Easing the modification process also would be good business for taxpayers, according to Menendez. He cited an analysis by the Congressional Budget Office that the bill "pays for itself" by lowering the default rate on Fannie and Freddie mortgage loans.
Still, the sponsors acknowledged that had to eliminate several provisions from the version of the bill introduced in January. That would have imposed fines on holders of second liens or mortgage insurers who refused to go along with transfers.
Menendez suggested those two concessions were not crucial, "because most of the major banks have already to do that voluntarily, as have the mortgage insurers." But he acknowledged the bill also dropped an effort to extend by a year the date by which a loan must have been issued to be eligible.
But Menendez denied speculation that the bill includes a "safe harbor" protecting lenders against challenges to whether loans were correctly structured to borrowers ability to repay.
The Toughest Battle
Menendez said he has gotten a strong response from constituents about the idea of easing borrowing procedures, both at committee hearings such as a January event in Plainfield and in postings on his website.
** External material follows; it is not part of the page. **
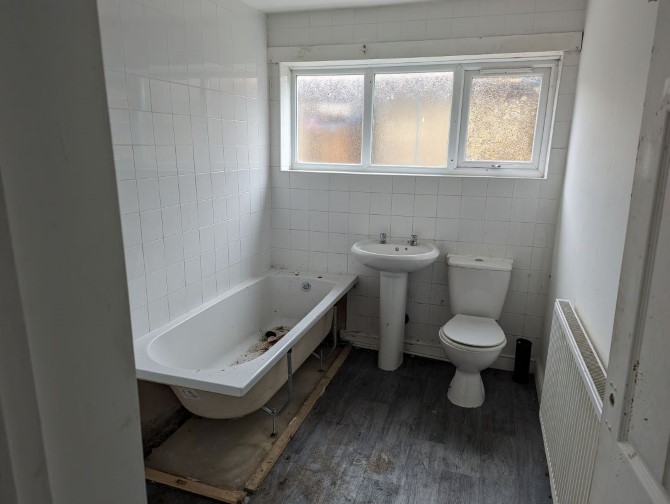 Property for Auction in London - 36 Helmsley Street, Hartlepool, Cleveland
He noted that more than 500 people have commented on the legislation, including a woman identified only as Linda from Toms River.
"I am a cancer survivor for nine years and thought that was the toughest fight of my life, until this," she said. "Trying to refinance my mortgage is harder than fighting cancer."
While Menendez said he is prepared to defer a recess "for as long as it takes to get this done," the two Democrats were clearly prepared to use any delay or rejection as an issue. He has talked to Senate Banking Committee Chairman Tim Johnson (D-SD) about a possible hearing, but that may not happen if Republicans propose "extraneous" amendments, Menendez said.
"If you want to talk about the future of Fannie and Freddie, well, that's for another day," he said.
In case of committee wrangling, Senate Majority Leader Harry Reid is "very supportive" of bringing the bill directly to the floor for a vote, Boxer said.
That still leaves the Republican-controlled House, but Boxer was ready with a sly dig.
"Knowing our Republican friends, as I do, they say that they support a competitive marketplace, so they should be very, very happy with this," she said.
The House is "waiting to see what we do with this," Menendez said, but added, "I'm sure there will be a companion bill there."